ICE Activates CoinDesk Crypto Futures, Eyes DeFi Rate Benchmarks

HONG KONG — Intercontinental Exchange (ICE), which operates the New York Stock Exchange, has launched a suite of cryptocurrency futures linked to CoinDesk indices, signaling a deeper push into regulated digital asset derivatives. The contracts began trading Monday after their Jan. 9 announcement.

The new products are cash-settled and denominated in U.S. dollars, referencing seven CoinDesk benchmarks.

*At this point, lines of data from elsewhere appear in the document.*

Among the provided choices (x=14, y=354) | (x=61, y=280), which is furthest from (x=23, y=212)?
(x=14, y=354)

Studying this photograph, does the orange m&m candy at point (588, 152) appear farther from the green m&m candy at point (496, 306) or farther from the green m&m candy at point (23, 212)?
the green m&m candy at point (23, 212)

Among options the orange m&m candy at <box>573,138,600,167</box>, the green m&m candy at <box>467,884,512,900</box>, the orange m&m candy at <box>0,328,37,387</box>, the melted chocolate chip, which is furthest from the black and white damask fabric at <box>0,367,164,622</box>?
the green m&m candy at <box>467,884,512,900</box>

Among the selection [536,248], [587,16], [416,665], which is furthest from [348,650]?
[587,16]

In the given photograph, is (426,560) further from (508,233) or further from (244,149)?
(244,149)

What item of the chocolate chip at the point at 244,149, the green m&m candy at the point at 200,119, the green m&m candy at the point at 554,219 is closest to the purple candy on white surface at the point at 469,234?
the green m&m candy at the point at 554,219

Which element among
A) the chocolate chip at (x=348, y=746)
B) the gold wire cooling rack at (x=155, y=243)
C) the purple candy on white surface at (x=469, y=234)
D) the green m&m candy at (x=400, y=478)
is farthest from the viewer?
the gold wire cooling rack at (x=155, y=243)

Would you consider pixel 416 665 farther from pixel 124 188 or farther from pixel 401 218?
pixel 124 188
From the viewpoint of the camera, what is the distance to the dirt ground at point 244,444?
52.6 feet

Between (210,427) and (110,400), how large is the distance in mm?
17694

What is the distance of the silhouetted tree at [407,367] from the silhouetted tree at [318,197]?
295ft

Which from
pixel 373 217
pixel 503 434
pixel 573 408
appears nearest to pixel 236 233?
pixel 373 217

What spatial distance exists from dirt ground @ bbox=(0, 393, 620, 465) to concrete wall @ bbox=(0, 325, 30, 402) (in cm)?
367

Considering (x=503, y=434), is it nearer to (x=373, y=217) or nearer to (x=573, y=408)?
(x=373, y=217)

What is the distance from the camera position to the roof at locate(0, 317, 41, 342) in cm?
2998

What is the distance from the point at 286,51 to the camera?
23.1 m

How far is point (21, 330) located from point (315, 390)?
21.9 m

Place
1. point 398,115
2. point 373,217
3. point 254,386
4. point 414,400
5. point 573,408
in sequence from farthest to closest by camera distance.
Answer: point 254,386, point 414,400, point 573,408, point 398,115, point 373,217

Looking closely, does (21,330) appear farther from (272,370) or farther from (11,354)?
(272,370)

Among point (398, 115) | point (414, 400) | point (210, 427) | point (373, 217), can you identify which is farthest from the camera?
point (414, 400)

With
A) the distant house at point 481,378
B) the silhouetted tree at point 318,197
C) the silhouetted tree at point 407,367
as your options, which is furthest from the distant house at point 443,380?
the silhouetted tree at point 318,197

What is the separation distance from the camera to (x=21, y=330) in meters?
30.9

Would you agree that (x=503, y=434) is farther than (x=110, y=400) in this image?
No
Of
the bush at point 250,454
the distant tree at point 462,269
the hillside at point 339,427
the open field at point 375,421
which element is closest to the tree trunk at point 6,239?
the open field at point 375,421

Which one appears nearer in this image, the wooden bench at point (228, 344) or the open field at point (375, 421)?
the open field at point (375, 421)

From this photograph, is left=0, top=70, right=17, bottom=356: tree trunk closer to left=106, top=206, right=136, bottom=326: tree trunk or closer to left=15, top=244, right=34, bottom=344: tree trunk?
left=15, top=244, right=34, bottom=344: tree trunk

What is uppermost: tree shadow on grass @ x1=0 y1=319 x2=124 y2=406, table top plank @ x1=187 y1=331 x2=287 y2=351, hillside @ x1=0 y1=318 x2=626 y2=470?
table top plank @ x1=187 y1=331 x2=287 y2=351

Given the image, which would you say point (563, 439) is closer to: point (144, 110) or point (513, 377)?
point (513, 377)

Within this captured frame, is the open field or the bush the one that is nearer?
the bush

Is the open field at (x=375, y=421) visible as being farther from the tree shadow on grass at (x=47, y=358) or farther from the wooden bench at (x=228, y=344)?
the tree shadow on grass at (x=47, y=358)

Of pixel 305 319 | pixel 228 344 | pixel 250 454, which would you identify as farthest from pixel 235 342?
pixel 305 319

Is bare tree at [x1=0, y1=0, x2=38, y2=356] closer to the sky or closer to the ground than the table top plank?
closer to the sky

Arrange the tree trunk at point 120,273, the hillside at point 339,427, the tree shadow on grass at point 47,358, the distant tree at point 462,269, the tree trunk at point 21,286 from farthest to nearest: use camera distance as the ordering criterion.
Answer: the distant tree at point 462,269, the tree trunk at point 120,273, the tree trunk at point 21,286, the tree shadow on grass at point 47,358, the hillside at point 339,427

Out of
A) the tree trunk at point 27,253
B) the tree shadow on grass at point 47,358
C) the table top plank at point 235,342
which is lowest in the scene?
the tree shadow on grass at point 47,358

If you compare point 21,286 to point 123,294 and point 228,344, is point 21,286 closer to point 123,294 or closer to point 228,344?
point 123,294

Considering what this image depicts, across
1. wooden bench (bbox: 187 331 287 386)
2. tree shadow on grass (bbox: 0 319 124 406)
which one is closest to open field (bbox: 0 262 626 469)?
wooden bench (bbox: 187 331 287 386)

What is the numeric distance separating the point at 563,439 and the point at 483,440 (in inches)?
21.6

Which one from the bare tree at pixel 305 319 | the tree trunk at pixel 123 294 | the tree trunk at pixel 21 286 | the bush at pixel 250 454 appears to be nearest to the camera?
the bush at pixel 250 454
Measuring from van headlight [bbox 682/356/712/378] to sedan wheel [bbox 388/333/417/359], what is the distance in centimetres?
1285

Offerings include broad-market futures tied to the CoinDesk 20 and CoinDesk 5 indices, as well as single-asset contracts tracking bitcoin, ether, solana, XRP and BNB.

Because the futures settle in cash rather than through token delivery, they are designed for institutional investors seeking crypto exposure without managing wallets, custody arrangements or spot-market infrastructure.

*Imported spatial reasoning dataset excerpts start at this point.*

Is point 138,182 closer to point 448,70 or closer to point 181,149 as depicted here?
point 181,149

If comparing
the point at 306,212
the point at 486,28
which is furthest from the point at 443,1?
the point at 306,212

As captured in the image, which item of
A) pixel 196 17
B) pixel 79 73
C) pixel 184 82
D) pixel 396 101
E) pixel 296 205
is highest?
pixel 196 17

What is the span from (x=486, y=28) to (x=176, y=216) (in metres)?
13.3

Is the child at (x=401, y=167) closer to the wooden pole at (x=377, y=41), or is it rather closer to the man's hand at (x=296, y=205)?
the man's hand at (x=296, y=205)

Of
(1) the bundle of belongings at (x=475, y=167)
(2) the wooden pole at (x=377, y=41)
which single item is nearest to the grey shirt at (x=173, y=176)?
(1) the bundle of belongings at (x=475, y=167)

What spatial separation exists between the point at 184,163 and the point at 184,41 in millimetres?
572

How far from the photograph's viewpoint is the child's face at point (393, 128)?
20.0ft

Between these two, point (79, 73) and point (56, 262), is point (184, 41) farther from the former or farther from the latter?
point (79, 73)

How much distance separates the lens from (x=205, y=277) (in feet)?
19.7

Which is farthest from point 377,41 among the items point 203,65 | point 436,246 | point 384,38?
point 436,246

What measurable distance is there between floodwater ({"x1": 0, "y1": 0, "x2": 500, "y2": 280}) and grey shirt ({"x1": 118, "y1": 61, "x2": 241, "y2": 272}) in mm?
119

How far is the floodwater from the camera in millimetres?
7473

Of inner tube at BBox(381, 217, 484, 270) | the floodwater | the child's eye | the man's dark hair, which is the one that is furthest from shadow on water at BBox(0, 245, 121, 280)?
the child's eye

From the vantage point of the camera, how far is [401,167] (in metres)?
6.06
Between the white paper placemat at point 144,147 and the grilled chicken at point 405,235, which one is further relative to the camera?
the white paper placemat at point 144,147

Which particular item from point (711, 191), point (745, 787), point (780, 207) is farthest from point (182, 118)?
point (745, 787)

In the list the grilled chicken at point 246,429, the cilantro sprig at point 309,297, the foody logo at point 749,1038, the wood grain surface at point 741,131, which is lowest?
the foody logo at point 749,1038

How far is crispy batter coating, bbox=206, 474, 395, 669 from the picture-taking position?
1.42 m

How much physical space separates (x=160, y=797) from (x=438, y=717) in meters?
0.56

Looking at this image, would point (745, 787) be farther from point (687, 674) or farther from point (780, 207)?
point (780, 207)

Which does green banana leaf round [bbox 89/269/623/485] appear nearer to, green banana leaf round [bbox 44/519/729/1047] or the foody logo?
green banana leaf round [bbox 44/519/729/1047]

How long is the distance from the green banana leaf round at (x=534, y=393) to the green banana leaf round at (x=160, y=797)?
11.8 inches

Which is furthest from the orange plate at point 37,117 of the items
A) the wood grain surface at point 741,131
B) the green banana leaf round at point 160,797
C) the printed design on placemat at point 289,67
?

Next on ICE’s agenda is the proposed listing of One Month CoinDesk Overnight Rates (CDOR) USDC futures, pending regulatory clearance. The planned contracts would track the annualized effective interest rate paid by borrowers in decentralized finance (DeFi) markets.

These rate futures aim to translate onchain lending activity into a format familiar to traditional markets, similar to how benchmarks like the Secured Overnight Financing Rate (SOFR) underpin pricing for loans and other dollar-based financial products. By introducing such instruments, ICE would expand crypto derivatives beyond directional price trades into funding, credit and liquidity markets.

ICE also noted that tens of billions of dollars are already benchmarked to CoinDesk’s index suite. The CoinDesk 20, built using a capped market-cap-weighted methodology, is intended to capture a broad representation of the digital asset market.

With index-linked futures now live and DeFi-based rate products under review, ICE is positioning itself to integrate blockchain-native metrics into established financial infrastructure.